**What this task involves**
Copy the rabbit color text starting at "View attachment 34520" and ending at "non-agouti self rabbits.", swapping every "fawn" for "cream".

**Selected extract**
____________

Non-agouti rabbits, also called 'self' patterns, only have one color on an individual hair. Their bellies are not white, they have color there. No white eye rings, no triangles. Black, and the lighter blue; chocolate, and the lighter lilac, are all self colors. The entire rabbit is the same color. The kit on the left is a self black, same black everywhere. The kit on the right is a black agouti, a chestnut. You can see the lighter triangle behind the ears, white inside the ears, and light around the eyes.
View attachment 34520

Any of those colors with the fawn 'ee' recessive gene added, will have the body color replaced with a yellowish/beige/tan/orange color, with the points (face, ears, feet, tail) retaining the original color. We call these tortoiseshells, torts for short. This is a chocolate tort, you can see chocolate around the edge of the ears, on the face, and around the eyes. The body color has the fawn color.
View attachment 34521

Tan-patterned rabbits are halfway between the selfs and the agouti. They have the agouti patterning with the triangle, eye rings and light belly (tans can have the markings tinted tan with the full-color gene, called otters; or creamy white marking with the chinchilla gene, called martens.) However, tans have the single color hairshaft of non-agouti self rabbits.

How does this relate to tour rabbit? Look for the agouti markings. Do you see white belly, eye rings, triangle behind the ears? If not, both tan and agouti can be ruled out. If you do see those markings, then look at the hair. Is it all one color (sometimes the color will shade lighter towards the skin, but it's still the same basic color), or are there multiple colors on the hairshaft? If it's all one color, you have a tan pattern, if it's got multiple colors, you have an agouti pattern.

Once you determine the pattern, you look for the main color on the face. In the example of the tort pictured above, you can see chocolate brown on the face, so we call this a chocolate tort. If it was blue on the face, we'd call it a blue tort. When I look at your rabbit, I see color around the eyes, it doesn't look like agouti patterning. And the body color looks tan-ish, so I'd go with tort. I can't see the color well enough to say what color of tort, I'd definitely say not a black tort, not dark enough points. But whether it's a chocolate, lilac, or blue tort, these old eyes just can't tell. Looks different in different photos.
Wow thanks! I think either blue or maybe lilac tort with the information I've gathered so far
 
Look close at the color around the eye and inside the ear in good light. If it is a blue tort, the color will be gray. If the color has a brownish tint to it, then you are looking at a chocolate-based color. You can see the chocolate tort color above. If it is a dilute chocolate, called lilac, the color will be softer, more pastel, than the chocolate.

____________

**Entries supplied**

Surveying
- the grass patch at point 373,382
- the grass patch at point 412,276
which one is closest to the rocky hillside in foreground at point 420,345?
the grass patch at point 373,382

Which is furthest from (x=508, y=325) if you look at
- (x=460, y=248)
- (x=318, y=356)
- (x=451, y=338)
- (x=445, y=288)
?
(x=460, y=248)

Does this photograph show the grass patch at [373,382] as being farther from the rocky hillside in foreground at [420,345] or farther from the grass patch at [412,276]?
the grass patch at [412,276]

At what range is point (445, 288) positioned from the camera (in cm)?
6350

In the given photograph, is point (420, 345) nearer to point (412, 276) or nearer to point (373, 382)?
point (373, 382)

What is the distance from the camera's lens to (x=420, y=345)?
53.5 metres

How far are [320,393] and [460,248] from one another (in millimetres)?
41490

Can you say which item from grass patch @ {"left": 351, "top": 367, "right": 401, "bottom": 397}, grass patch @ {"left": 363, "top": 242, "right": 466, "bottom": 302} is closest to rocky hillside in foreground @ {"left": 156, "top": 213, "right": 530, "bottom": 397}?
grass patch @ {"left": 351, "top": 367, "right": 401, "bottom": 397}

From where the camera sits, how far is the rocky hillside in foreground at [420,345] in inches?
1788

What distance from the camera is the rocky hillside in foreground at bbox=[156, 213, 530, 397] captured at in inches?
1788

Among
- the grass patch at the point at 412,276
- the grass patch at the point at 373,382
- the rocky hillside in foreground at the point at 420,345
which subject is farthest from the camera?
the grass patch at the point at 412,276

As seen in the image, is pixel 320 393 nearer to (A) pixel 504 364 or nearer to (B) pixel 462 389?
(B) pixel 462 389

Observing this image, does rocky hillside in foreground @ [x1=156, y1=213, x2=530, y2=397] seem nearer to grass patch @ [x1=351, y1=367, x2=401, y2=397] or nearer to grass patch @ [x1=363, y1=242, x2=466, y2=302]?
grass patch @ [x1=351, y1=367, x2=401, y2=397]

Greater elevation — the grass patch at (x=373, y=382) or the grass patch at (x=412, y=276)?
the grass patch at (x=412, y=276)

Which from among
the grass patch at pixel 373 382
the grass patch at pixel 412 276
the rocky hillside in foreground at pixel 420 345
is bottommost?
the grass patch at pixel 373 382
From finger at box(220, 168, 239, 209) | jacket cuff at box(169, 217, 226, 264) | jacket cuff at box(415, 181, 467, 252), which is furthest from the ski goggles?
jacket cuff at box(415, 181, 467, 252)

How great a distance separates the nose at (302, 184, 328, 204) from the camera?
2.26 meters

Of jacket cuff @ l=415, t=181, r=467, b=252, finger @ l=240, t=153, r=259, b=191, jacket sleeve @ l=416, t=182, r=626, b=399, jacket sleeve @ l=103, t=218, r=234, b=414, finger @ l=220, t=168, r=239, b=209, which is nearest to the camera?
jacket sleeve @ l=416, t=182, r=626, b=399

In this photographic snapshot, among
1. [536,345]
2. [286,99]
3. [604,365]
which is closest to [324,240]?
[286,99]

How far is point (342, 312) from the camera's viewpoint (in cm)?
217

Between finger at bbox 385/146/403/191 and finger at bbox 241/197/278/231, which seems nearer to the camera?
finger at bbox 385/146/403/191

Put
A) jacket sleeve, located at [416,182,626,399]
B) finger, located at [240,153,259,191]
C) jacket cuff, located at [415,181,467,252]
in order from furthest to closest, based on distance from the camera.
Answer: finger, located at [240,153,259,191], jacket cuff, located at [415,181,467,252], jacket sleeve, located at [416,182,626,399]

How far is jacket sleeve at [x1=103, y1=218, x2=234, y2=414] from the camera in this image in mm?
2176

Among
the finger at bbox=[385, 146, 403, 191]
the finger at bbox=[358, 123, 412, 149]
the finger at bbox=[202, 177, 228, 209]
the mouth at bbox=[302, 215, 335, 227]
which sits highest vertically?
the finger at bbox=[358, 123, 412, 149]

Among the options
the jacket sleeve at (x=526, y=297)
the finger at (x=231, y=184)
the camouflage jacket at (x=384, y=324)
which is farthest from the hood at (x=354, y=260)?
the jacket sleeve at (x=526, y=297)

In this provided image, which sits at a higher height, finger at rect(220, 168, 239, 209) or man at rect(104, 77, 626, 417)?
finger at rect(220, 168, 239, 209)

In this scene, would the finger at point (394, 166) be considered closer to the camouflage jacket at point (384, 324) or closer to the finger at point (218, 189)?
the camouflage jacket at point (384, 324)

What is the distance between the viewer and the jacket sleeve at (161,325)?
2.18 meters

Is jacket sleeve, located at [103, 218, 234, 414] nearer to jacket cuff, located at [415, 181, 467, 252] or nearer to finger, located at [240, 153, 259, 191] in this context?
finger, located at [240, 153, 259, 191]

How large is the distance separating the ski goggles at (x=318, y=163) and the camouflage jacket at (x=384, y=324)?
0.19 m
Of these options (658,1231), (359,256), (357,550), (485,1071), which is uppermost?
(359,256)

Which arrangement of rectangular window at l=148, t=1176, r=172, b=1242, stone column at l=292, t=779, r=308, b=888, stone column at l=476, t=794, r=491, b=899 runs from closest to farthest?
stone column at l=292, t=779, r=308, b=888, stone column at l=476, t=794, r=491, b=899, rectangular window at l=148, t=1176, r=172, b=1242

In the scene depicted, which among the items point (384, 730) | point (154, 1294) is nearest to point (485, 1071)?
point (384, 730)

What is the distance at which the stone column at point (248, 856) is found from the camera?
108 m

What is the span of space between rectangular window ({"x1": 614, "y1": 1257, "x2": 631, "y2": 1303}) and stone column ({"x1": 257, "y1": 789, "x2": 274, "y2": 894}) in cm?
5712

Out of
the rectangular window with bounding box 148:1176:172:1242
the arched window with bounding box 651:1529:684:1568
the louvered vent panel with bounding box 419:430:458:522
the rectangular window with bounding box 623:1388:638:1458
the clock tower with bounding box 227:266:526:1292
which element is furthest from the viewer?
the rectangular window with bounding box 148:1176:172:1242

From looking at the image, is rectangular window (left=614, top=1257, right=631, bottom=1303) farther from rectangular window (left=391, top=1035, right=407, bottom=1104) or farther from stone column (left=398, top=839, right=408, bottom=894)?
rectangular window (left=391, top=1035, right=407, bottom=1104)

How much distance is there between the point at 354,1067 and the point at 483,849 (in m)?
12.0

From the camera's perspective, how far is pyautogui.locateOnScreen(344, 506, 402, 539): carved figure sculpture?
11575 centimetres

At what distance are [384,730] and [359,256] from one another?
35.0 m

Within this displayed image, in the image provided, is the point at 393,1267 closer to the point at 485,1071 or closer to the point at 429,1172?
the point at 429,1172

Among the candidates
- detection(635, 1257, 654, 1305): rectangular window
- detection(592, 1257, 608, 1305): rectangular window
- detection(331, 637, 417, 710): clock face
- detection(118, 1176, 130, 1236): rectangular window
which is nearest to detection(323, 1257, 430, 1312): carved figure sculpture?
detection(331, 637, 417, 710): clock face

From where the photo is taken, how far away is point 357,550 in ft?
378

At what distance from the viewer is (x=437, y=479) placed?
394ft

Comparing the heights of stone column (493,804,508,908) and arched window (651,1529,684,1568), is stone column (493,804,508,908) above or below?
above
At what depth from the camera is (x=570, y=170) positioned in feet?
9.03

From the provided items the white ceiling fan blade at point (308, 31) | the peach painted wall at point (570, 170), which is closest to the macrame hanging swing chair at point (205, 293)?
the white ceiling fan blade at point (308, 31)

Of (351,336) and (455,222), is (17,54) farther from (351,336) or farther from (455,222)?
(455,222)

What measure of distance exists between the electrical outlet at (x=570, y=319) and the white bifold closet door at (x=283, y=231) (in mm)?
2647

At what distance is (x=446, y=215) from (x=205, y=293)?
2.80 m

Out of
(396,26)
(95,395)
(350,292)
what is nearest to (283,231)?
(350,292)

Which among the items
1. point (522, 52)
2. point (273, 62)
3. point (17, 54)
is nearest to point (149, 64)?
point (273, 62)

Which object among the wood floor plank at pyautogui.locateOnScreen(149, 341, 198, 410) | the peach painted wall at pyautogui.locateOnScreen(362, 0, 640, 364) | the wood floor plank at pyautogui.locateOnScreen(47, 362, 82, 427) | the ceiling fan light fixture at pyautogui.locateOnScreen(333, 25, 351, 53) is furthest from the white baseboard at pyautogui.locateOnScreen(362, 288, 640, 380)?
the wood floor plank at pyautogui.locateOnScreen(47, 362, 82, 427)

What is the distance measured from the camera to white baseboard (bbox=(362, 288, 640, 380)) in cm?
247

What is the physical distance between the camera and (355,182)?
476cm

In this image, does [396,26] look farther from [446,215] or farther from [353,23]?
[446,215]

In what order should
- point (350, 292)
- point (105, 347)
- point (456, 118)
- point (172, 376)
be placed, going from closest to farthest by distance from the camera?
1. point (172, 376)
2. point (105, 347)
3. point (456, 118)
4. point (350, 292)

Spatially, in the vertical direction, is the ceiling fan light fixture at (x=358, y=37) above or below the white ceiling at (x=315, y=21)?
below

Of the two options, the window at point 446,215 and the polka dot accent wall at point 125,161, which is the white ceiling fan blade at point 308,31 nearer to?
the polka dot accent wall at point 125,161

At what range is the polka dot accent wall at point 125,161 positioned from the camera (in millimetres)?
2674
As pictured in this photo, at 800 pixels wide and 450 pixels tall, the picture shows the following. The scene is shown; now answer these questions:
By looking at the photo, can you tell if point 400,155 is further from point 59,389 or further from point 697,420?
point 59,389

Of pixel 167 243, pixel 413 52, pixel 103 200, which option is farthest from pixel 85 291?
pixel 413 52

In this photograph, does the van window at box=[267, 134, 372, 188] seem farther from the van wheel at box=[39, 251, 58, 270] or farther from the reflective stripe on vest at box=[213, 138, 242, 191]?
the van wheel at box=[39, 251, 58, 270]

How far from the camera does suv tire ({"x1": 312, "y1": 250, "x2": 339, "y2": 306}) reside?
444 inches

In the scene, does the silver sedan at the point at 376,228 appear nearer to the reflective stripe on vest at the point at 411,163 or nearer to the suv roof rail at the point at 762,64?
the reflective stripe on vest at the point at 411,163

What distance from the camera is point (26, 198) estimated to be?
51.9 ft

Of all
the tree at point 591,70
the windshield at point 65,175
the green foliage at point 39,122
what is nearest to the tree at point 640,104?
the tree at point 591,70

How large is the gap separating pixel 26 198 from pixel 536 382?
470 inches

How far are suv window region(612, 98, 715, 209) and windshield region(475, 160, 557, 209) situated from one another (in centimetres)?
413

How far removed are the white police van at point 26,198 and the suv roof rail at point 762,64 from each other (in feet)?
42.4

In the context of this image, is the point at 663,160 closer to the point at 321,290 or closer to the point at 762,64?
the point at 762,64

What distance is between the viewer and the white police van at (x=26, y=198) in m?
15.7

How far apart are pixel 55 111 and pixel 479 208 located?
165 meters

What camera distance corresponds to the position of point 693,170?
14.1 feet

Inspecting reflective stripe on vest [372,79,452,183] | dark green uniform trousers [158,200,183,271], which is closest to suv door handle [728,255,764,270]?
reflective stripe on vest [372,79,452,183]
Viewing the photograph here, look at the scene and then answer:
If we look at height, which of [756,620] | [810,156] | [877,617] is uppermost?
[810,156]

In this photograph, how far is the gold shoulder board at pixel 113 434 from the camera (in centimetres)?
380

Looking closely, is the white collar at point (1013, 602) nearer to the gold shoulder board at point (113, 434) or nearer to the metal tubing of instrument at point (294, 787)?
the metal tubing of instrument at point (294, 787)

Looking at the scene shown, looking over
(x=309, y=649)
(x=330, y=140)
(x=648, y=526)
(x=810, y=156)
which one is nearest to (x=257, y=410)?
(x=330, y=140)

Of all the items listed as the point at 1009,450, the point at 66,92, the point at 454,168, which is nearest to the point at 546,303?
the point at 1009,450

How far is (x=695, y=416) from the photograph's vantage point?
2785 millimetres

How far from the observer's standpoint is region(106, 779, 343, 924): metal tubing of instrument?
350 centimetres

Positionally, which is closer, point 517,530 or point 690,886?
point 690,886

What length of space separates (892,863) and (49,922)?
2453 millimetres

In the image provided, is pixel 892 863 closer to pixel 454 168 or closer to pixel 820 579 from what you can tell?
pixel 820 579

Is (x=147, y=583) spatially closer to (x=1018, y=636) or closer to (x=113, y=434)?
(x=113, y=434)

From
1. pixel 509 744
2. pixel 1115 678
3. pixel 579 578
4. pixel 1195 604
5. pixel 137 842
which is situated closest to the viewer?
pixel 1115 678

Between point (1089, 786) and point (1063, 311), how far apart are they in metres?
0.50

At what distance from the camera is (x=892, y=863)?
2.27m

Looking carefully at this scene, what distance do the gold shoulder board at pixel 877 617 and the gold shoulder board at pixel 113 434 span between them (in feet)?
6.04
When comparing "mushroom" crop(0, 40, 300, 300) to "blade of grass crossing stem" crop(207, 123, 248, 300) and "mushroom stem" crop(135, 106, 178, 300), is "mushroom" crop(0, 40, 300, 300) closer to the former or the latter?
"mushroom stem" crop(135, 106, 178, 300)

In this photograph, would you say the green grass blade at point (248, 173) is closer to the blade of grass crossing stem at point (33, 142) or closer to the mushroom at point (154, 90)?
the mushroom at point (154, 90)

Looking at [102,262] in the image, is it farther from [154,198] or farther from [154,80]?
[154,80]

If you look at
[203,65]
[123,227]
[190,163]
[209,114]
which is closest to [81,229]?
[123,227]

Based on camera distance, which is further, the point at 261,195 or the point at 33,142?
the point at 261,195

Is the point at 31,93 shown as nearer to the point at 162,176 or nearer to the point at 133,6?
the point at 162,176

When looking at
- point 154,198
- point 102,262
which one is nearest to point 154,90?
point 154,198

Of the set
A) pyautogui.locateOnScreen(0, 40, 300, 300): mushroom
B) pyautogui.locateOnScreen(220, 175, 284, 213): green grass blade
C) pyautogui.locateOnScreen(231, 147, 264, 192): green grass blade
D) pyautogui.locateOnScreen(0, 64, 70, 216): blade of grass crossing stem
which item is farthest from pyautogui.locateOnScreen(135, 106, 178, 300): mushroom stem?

____________

**Answer section**
View attachment 34520

Any of those colors with the cream 'ee' recessive gene added, will have the body color replaced with a yellowish/beige/tan/orange color, with the points (face, ears, feet, tail) retaining the original color. We call these tortoiseshells, torts for short. This is a chocolate tort, you can see chocolate around the edge of the ears, on the face, and around the eyes. The body color has the cream color.
View attachment 34521

Tan-patterned rabbits are halfway between the selfs and the agouti. They have the agouti patterning with the triangle, eye rings and light belly (tans can have the markings tinted tan with the full-color gene, called otters; or creamy white marking with the chinchilla gene, called martens.) However, tans have the single color hairshaft of non-agouti self rabbits.